[Document section]:
What do you do when somebody asks you for something you can't do right away? If you're a human being and you're bothered by a human being, the only thing you can say is: "Not right now, I'm busy. Go away!". But if you're a kernel module and you're bothered by a process, you have another possibility. You can put the process to sleep until you can service it. After all, processes are being put to sleep by the kernel and woken up all the time (that's the way multiple processes appear to run on the same time on a single CPU).
This kernel module is an example of this. The file (called /proc/sleep) can only be opened by a single process at a time. If the file is already open, the kernel module calls module_interruptible_sleep_on[1]. This function changes the status of the task (a task is the kernel data structure which holds information about a process and the system call it's in, if any) to TASK_INTERRUPTIBLE, which means that the task will not run until it is woken up somehow, and adds it to WaitQ, the queue of tasks waiting to access the file. Then, the function calls the scheduler to context switch to a different process, one which has some use for the CPU.

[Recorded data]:

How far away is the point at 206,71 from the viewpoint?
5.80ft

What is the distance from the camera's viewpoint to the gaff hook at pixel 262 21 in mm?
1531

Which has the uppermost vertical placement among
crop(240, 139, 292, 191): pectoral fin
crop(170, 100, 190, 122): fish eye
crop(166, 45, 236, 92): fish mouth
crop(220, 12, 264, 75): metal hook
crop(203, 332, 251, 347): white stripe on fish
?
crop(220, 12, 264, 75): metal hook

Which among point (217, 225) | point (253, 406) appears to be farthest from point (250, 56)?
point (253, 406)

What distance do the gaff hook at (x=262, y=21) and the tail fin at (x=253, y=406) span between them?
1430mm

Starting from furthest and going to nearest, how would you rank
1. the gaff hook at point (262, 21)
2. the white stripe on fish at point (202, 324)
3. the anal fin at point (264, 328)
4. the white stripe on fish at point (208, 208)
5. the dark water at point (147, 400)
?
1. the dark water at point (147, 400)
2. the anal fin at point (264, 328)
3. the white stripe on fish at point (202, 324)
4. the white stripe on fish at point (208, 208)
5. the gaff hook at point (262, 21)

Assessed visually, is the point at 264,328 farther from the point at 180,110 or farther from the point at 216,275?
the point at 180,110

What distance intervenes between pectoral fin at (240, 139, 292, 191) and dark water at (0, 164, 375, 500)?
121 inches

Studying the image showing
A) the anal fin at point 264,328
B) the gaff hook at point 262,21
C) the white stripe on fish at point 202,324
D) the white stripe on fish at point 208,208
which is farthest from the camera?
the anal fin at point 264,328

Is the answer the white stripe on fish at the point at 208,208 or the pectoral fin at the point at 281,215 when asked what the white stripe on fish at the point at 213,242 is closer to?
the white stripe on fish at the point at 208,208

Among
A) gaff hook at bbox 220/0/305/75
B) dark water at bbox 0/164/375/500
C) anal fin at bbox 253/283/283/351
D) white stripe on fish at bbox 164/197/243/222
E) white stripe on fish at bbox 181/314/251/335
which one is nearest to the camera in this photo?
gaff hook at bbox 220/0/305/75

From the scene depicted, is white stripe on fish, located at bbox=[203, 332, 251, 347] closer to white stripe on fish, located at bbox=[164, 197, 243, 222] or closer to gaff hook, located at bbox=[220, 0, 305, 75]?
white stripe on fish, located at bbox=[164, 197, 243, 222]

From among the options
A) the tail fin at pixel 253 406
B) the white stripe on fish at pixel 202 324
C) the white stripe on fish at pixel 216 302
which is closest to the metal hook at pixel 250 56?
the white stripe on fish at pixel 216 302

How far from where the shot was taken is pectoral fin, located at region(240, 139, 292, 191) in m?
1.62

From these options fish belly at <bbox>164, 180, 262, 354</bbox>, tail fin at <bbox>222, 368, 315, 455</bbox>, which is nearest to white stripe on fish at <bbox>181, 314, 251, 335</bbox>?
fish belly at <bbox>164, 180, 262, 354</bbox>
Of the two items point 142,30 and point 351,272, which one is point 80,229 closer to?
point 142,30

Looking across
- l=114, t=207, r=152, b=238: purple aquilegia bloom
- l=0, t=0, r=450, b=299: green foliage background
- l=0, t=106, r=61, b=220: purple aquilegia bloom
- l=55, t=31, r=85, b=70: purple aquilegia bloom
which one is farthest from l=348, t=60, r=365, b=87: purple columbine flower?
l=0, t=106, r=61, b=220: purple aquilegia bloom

[Instructions for the task]: According to the passage on putting processes to sleep, what status does module_interruptible_sleep_on give the task?

[Response to the task]: TASK_INTERRUPTIBLE